▶ [Instructions for the task]
The entries should each be set down again precisely.
Material to process Block Start
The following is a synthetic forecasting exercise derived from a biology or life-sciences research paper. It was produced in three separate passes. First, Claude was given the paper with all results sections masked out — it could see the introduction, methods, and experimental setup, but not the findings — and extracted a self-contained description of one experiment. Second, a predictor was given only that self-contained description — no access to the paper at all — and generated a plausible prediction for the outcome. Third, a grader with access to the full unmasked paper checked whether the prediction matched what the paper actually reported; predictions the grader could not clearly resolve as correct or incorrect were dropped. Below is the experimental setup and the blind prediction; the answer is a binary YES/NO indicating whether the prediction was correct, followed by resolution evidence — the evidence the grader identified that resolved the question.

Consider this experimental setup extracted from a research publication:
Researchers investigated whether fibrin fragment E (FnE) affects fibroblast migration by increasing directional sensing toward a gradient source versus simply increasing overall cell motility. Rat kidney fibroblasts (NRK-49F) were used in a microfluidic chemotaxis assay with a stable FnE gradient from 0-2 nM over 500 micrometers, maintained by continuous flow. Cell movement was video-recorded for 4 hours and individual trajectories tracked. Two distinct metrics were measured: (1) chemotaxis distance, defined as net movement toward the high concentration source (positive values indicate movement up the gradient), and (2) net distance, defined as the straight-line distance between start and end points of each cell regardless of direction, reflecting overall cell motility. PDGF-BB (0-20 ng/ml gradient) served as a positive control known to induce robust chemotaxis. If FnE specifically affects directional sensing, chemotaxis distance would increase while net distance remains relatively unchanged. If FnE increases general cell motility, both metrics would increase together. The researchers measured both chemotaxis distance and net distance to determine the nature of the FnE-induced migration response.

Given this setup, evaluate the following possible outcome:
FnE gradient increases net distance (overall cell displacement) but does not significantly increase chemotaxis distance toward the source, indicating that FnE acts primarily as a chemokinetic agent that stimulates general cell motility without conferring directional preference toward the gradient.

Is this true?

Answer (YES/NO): NO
Material to process Block End
▶ [Response area]
The following is a synthetic forecasting exercise derived from a biology or life-sciences research paper. It was produced in three separate passes. First, Claude was given the paper with all results sections masked out — it could see the introduction, methods, and experimental setup, but not the findings — and extracted a self-contained description of one experiment. Second, a predictor was given only that self-contained description — no access to the paper at all — and generated a plausible prediction for the outcome. Third, a grader with access to the full unmasked paper checked whether the prediction matched what the paper actually reported; predictions the grader could not clearly resolve as correct or incorrect were dropped. Below is the experimental setup and the blind prediction; the answer is a binary YES/NO indicating whether the prediction was correct, followed by resolution evidence — the evidence the grader identified that resolved the question.

Consider this experimental setup extracted from a research publication:
Researchers investigated whether fibrin fragment E (FnE) affects fibroblast migration by increasing directional sensing toward a gradient source versus simply increasing overall cell motility. Rat kidney fibroblasts (NRK-49F) were used in a microfluidic chemotaxis assay with a stable FnE gradient from 0-2 nM over 500 micrometers, maintained by continuous flow. Cell movement was video-recorded for 4 hours and individual trajectories tracked. Two distinct metrics were measured: (1) chemotaxis distance, defined as net movement toward the high concentration source (positive values indicate movement up the gradient), and (2) net distance, defined as the straight-line distance between start and end points of each cell regardless of direction, reflecting overall cell motility. PDGF-BB (0-20 ng/ml gradient) served as a positive control known to induce robust chemotaxis. If FnE specifically affects directional sensing, chemotaxis distance would increase while net distance remains relatively unchanged. If FnE increases general cell motility, both metrics would increase together. The researchers measured both chemotaxis distance and net distance to determine the nature of the FnE-induced migration response.

Given this setup, evaluate the following possible outcome:
FnE gradient increases net distance (overall cell displacement) but does not significantly increase chemotaxis distance toward the source, indicating that FnE acts primarily as a chemokinetic agent that stimulates general cell motility without conferring directional preference toward the gradient.

Is this true?

Answer (YES/NO): NO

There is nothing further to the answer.